------ EXTRACTED TEXT ------

And the text book laid out the theory of evolution plain and simple and showed me what evidence led scientists to believe it. And my first and immediate reaction was "Wow! so that's how God did it! What a beautiful way to create! Praise you, Lord!"
This is one reason it bugs me when people want science texts to talk about God. It is so unnecessary. The text I read that semester didn't talk about God. But I couldn't help but see God's hand in evolution as soon as I understood what it was.
I should also say that it was not one particular piece of evidence that convinced me. It was more a Gestalt thing where I grasped the whole at once. I don't think anyone will ever be convinced of evolution by looking at bits and pieces at a time. One needs the overall view to see how beautifully it all fits together.

------

## BRIEF 1
Answer these questions about the passage on evolution:
(a) What did the text book lay out and show?
(b) Did the text read that semester talk about God?
(c) What does the writer say did not convince them of evolution?
## BRIEF 2
In the passage on evolution, why does it bother the writer when people want science texts to talk about God? Explain in one to three sentences.
## BRIEF 3
Resume the passage on evolution after its final sentence, keeping the writer's voice and viewpoint.
The lines that follow are separate material and are not part of the passage on evolution.

------ SUPPLIED INFORMATION ------

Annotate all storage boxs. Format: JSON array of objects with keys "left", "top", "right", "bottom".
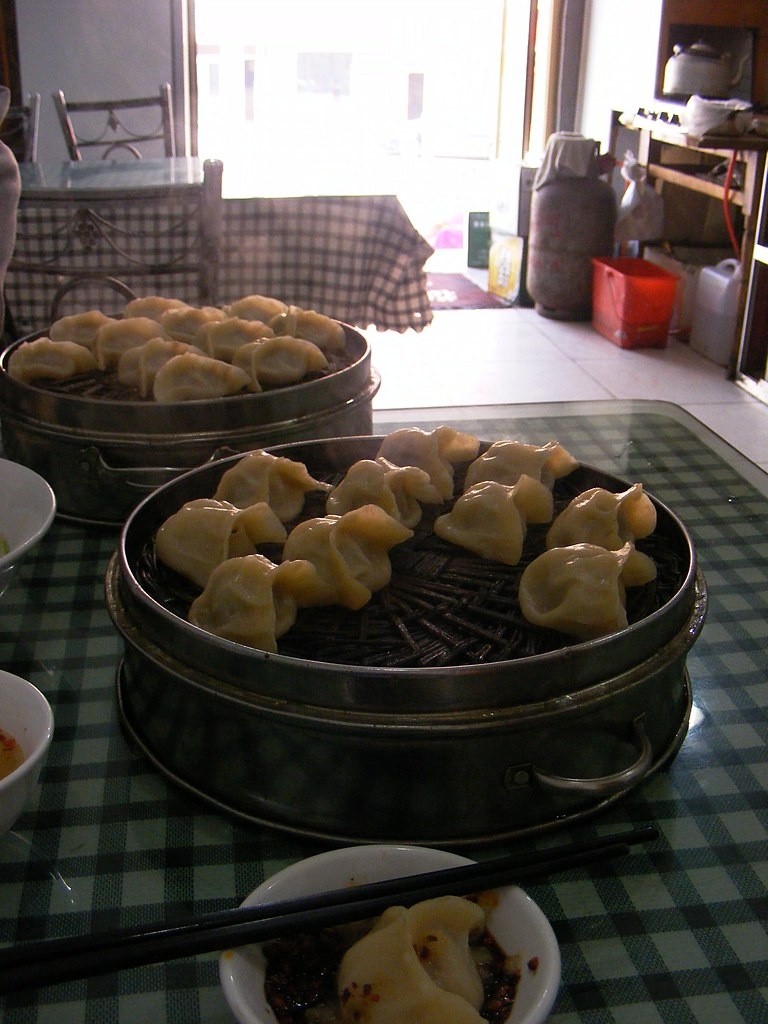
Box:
[
  {"left": 467, "top": 211, "right": 493, "bottom": 268},
  {"left": 488, "top": 232, "right": 534, "bottom": 307},
  {"left": 591, "top": 256, "right": 682, "bottom": 349}
]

------

## EXERCISE RESPONSE 1
(a) It laid out the theory of evolution plain and simple and showed what evidence led scientists to believe it.
(b) No, it did not talk about God.
(c) It was not one particular piece of evidence.

## EXERCISE RESPONSE 2
The writer finds it unnecessary. The text read that semester did not talk about God, yet the writer could not help but see God's hand in evolution as soon as they understood it.

## EXERCISE RESPONSE 3
So you might say what won me over was not so much the scientific details as the aesthetics of evolution. I could not see anything so elegantly beautiful as anything other than a work of God. I suppose that is what you get when you make a language student take science.
Beauty is truth, truth beauty.
That is all you know on earth and all you need to know.
John Keats
Ode on a Grecian Urn
Poems are made by fools like me,
but only God can make a tree.
Joyce Kilmer,
Trees
I don't expect Kilmer was thinking of phylogenic trees, but I think it is an appropriate application.
After that initial exposure, I never thought much about evolution again until quite recently. Most of the actual science I have learned in the last 4-5 years, much of it on this forum.